In my view, part of the personal finance journey for each of us – bringing our finances in harmony with what we value in life – is finding this balance. Determining for ourselves that point of equilibrium between not enough and too much of whatever we value.

Eliminating Debt

Of course, no discussion of personal finance in this day and age would be complete without the topic of debt. Sadly.

I think we’ve all seen the statistics about the growing levels of credit card, student loan, and other personal debt in the United States. And I admit to being part of those statistics.

It’s part of why I wanted to start this blog. I have been in denial for far too long about how my debt (mostly credit cards) is weighing on my soul and affecting my life options.

I definitely hope we can go through this journey together. And find some answers together.

Because eliminating debt is simple, but certainly not easy. It takes conscious effort and behavioral change. I’ve paid off specific debts in the past, but never everything. And have then just added new ones.

So I’ll offer up some of the usual tips – many that will fall into the mindful (or even frugal!) spending category. We all need practical ideas to actually implement a debt reduction plan. And maybe I’ll even be able to come up with some different twists to keep things interesting!

But I expect I’ll also indulge in the occasional philosophical ramble, like you see here. I just can’t resist pontificating – it’s an acknowledged character flaw LOL

Growing Wealth

A common side effect of watching our spending and eliminating debt is – we hope – the accumulation of wealth and savings. And even when we achieve something positive like this, many of us struggle with how much is enough.

Do we have enough to retire?

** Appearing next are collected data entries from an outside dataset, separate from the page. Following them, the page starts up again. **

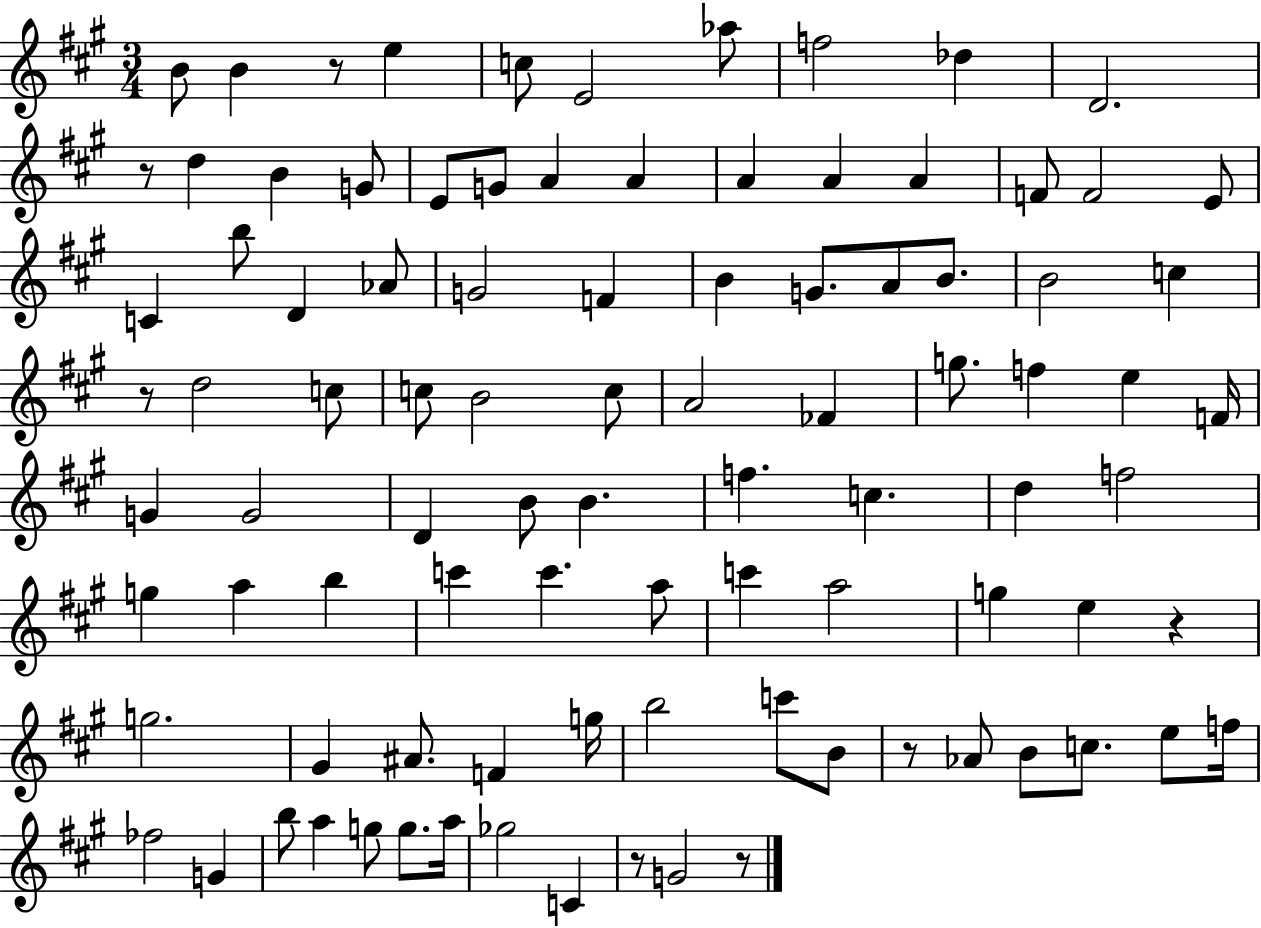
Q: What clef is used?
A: treble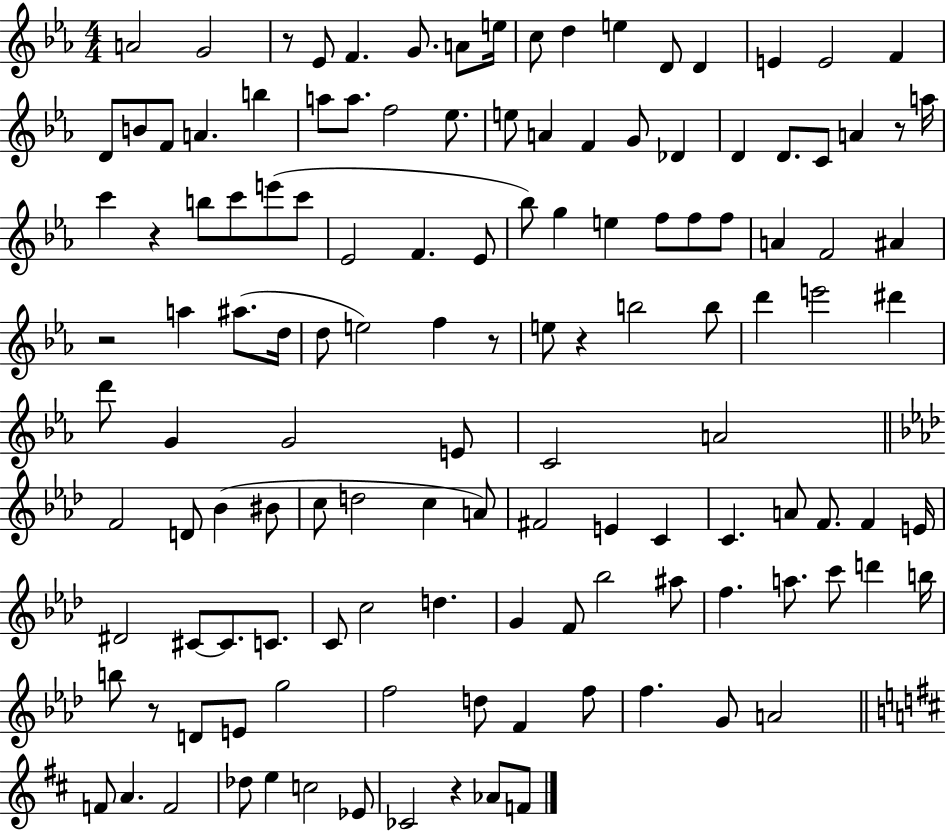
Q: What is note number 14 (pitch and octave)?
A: E4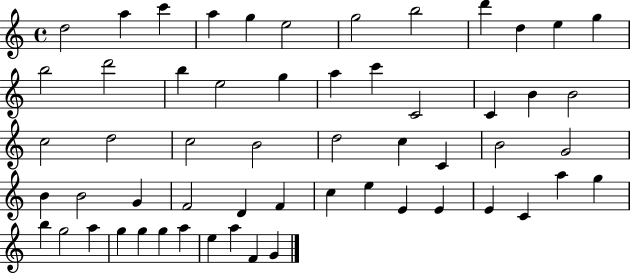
X:1
T:Untitled
M:4/4
L:1/4
K:C
d2 a c' a g e2 g2 b2 d' d e g b2 d'2 b e2 g a c' C2 C B B2 c2 d2 c2 B2 d2 c C B2 G2 B B2 G F2 D F c e E E E C a g b g2 a g g g a e a F G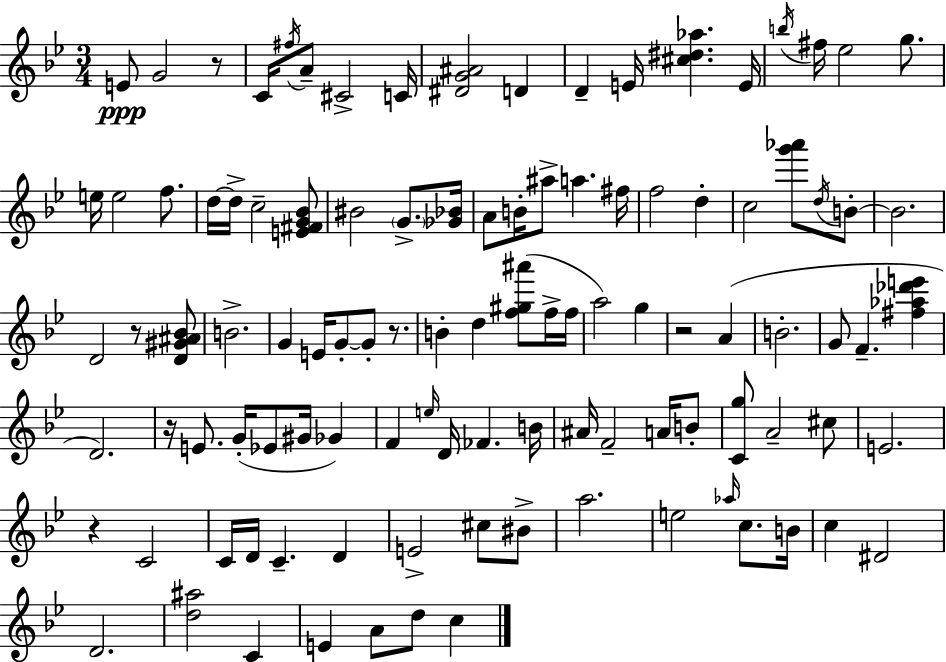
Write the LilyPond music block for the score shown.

{
  \clef treble
  \numericTimeSignature
  \time 3/4
  \key g \minor
  \repeat volta 2 { e'8\ppp g'2 r8 | c'16 \acciaccatura { fis''16 } a'8-- cis'2-> | c'16 <dis' g' ais'>2 d'4 | d'4-- e'16 <cis'' dis'' aes''>4. | \break e'16 \acciaccatura { b''16 } fis''16 ees''2 g''8. | e''16 e''2 f''8. | d''16~~ d''16-> c''2-- | <e' fis' g' bes'>8 bis'2 \parenthesize g'8.-> | \break <ges' bes'>16 a'8 b'16-. ais''8-> a''4. | fis''16 f''2 d''4-. | c''2 <g''' aes'''>8 | \acciaccatura { d''16 } b'8-.~~ b'2. | \break d'2 r8 | <d' gis' ais' bes'>8 b'2.-> | g'4 e'16 g'8-.~~ g'8-. | r8. b'4-. d''4 <f'' gis'' ais'''>8( | \break f''16-> f''16 a''2) g''4 | r2 a'4( | b'2.-. | g'8 f'4.-- <fis'' aes'' des''' e'''>4 | \break d'2.) | r16 e'8. g'16-.( ees'8 gis'16 ges'4) | f'4 \grace { e''16 } d'16 fes'4. | b'16 ais'16 f'2-- | \break a'16 b'8-. <c' g''>8 a'2-- | cis''8 e'2. | r4 c'2 | c'16 d'16 c'4.-- | \break d'4 e'2-> | cis''8 bis'8-> a''2. | e''2 | \grace { aes''16 } c''8. b'16 c''4 dis'2 | \break d'2. | <d'' ais''>2 | c'4 e'4 a'8 d''8 | c''4 } \bar "|."
}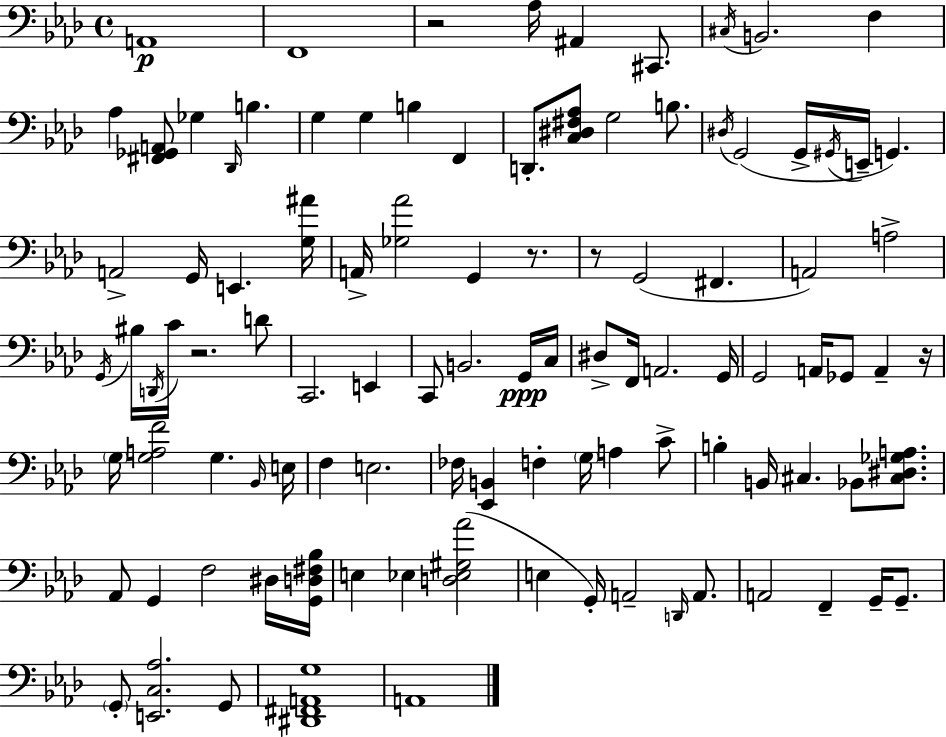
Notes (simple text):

A2/w F2/w R/h Ab3/s A#2/q C#2/e. C#3/s B2/h. F3/q Ab3/q [F#2,Gb2,A2]/e Gb3/q Db2/s B3/q. G3/q G3/q B3/q F2/q D2/e. [C3,D#3,F#3,Ab3]/e G3/h B3/e. D#3/s G2/h G2/s G#2/s E2/s G2/q. A2/h G2/s E2/q. [G3,A#4]/s A2/s [Gb3,Ab4]/h G2/q R/e. R/e G2/h F#2/q. A2/h A3/h G2/s BIS3/s D2/s C4/s R/h. D4/e C2/h. E2/q C2/e B2/h. G2/s C3/s D#3/e F2/s A2/h. G2/s G2/h A2/s Gb2/e A2/q R/s G3/s [G3,A3,F4]/h G3/q. Bb2/s E3/s F3/q E3/h. FES3/s [Eb2,B2]/q F3/q G3/s A3/q C4/e B3/q B2/s C#3/q. Bb2/e [C#3,D#3,Gb3,A3]/e. Ab2/e G2/q F3/h D#3/s [G2,D3,F#3,Bb3]/s E3/q Eb3/q [D3,Eb3,G#3,Ab4]/h E3/q G2/s A2/h D2/s A2/e. A2/h F2/q G2/s G2/e. G2/e [E2,C3,Ab3]/h. G2/e [D#2,F#2,A2,G3]/w A2/w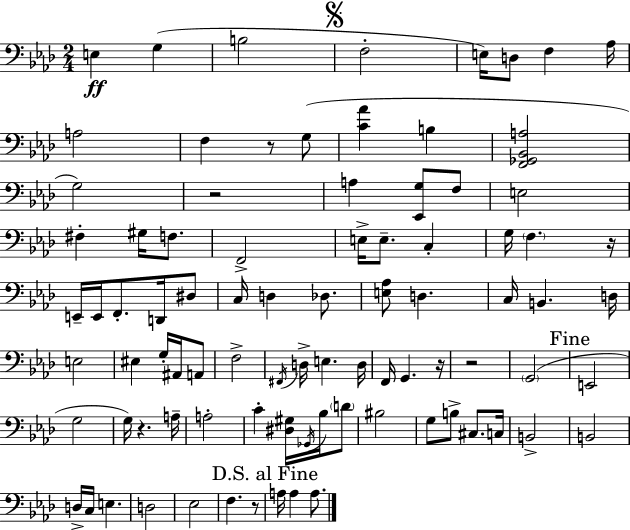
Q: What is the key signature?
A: F minor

How do I figure out what to do with my savings?

And plenty of us are in the situation of figuring out how to handle retirement savings – courtesy of our employer’s defined contribution plan – even while in debt. So it’s not like we can focus on only one area of our personal finances.

Some of you reading on this site might be in your twenties, others in your forties or fifties. Specific strategies might vary depending on age or goals, but we all need to figure out this savings and investing thing.

Personally, I tend to keep things pretty simple in my savings and in my 401(k) investments. You might prefer more exotic options. And I’m no financial advisor! But I think it’s also time I learned more about what’s out there beyond index funds.

Even if I stay with those funds. At least I’ll be making a more informed decision.

And that’s something we can explore together.

Our Personal Finances And All The Rest

So what about actually living your life?

That’s the point of finding financial peace. Money is a means to living your life. It’s not life itself.

Don’t be surprised to find posts about travel, books, sewing and needlework, concerts, and holidays. These are all part of my life. For me, finding my balance means keeping those activities and things that I value in a way that works for my finances.

Your “keeper” expenses will probably be different from mine. We each need to find those for ourselves. No right or wrong answer. Simply what works for you as you pursue your own financial peace.